Spatial questions linked to images:
## Start

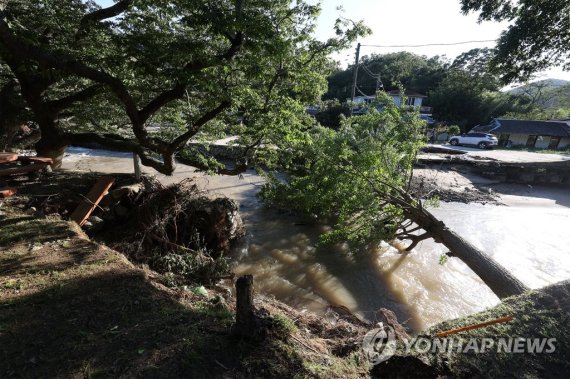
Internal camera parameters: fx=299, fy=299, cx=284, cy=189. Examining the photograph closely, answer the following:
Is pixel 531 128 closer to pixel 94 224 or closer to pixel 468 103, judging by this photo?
pixel 468 103

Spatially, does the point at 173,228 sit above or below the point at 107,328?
below

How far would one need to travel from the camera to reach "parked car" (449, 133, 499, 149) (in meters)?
29.4

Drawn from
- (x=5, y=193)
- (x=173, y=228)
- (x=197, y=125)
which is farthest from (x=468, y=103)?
(x=5, y=193)

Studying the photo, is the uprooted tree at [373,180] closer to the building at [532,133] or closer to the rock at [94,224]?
the rock at [94,224]

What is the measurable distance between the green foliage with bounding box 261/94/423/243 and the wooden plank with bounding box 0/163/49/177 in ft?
18.2

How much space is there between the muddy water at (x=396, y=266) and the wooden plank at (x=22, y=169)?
4020mm

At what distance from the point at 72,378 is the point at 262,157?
19.1 ft

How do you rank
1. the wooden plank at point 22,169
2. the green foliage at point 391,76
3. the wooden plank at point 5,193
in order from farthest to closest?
the green foliage at point 391,76 → the wooden plank at point 22,169 → the wooden plank at point 5,193

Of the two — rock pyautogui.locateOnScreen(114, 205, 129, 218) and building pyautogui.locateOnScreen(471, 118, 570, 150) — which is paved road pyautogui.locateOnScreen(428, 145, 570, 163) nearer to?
building pyautogui.locateOnScreen(471, 118, 570, 150)

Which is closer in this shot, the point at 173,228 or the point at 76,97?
the point at 76,97

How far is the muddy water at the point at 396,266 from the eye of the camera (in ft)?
22.5

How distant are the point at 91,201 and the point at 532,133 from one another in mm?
39540

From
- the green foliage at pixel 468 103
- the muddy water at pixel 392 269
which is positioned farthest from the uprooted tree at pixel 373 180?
the green foliage at pixel 468 103

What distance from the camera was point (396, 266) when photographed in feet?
28.1
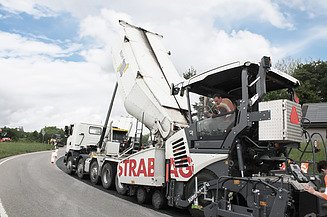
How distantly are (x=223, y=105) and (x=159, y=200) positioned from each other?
311 centimetres

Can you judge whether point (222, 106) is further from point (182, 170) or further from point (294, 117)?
point (182, 170)

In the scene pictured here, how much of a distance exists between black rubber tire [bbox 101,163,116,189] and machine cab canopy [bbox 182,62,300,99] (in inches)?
193

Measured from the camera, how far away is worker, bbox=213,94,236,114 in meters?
6.86

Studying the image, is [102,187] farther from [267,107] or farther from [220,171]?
[267,107]

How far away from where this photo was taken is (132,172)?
9.17 m

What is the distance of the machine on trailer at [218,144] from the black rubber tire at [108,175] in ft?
2.57

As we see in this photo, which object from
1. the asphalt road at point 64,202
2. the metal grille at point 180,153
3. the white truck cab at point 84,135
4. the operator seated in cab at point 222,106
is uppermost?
the operator seated in cab at point 222,106

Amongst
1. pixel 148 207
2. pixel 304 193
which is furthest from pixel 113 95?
pixel 304 193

## End

### [YOUR TASK]
Extract every one of the records above word for word, leaving out the pictures.

### [THE SOLUTION]
Internal camera parameters: fx=299, fy=299, cx=284, cy=189. Examining the photograph closely, answer the following:
Is pixel 531 128 closer to pixel 94 224 or closer to pixel 468 103, judging by this photo?
pixel 468 103

Spatially, does the point at 173,228 sit above or below the point at 107,328?
below

How far would one need to travel from the camera to reach "parked car" (449, 133, 499, 149) (in meters)?
29.4

Drawn from
- (x=5, y=193)
- (x=173, y=228)
- (x=197, y=125)
which is farthest from (x=468, y=103)?
(x=5, y=193)

Studying the photo, is the uprooted tree at [373,180] closer to the building at [532,133] or closer to the rock at [94,224]?
the rock at [94,224]

What is the measurable distance between the green foliage with bounding box 261/94/423/243 and the wooden plank with bounding box 0/163/49/177 in ft?
18.2

How much space is there between the muddy water at (x=396, y=266) and the wooden plank at (x=22, y=169)?
4020mm

At what distance from the point at 72,378 is the point at 262,157?
19.1 ft

How do you rank
1. the wooden plank at point 22,169
2. the green foliage at point 391,76
3. the wooden plank at point 5,193
in order from farthest to closest?
the green foliage at point 391,76 → the wooden plank at point 22,169 → the wooden plank at point 5,193

Of the two — rock pyautogui.locateOnScreen(114, 205, 129, 218) and building pyautogui.locateOnScreen(471, 118, 570, 150) — which is paved road pyautogui.locateOnScreen(428, 145, 570, 163) nearer to?
building pyautogui.locateOnScreen(471, 118, 570, 150)

Which is closer in this shot, the point at 173,228 or the point at 76,97?
the point at 76,97

How far is the muddy water at the point at 396,266 from the eye of the camera (in ft)?
22.5

How distant are the point at 91,201 and the point at 532,133 from one another in mm?
39540

From
- the green foliage at pixel 468 103
- the muddy water at pixel 392 269
which is positioned farthest from the uprooted tree at pixel 373 180?
the green foliage at pixel 468 103

What distance from the camera was point (396, 266) when photographed in feet?
28.1
How distantly are (x=223, y=105) and (x=159, y=200) positioned from each other?
311 centimetres

Can you judge whether point (222, 106) is further from point (182, 170) or further from point (294, 117)?
point (182, 170)

In the scene pictured here, how much of a distance exists between black rubber tire [bbox 101,163,116,189] and machine cab canopy [bbox 182,62,300,99] (in inches)?
193

Measured from the camera, how far away is worker, bbox=213,94,236,114 in meters?
6.86

Studying the image, is [102,187] farther from [267,107] or farther from [220,171]?
[267,107]

How far away from where this photo was taken is (132,172)?
9.17 m

What is the distance of the machine on trailer at [218,144] from the black rubber tire at [108,175] in ft?
2.57

As we see in this photo, which object from
1. the asphalt road at point 64,202
2. the metal grille at point 180,153
3. the white truck cab at point 84,135
4. the operator seated in cab at point 222,106
is uppermost?
the operator seated in cab at point 222,106

Amongst
1. pixel 148 207
2. pixel 304 193
which is furthest from pixel 113 95?
pixel 304 193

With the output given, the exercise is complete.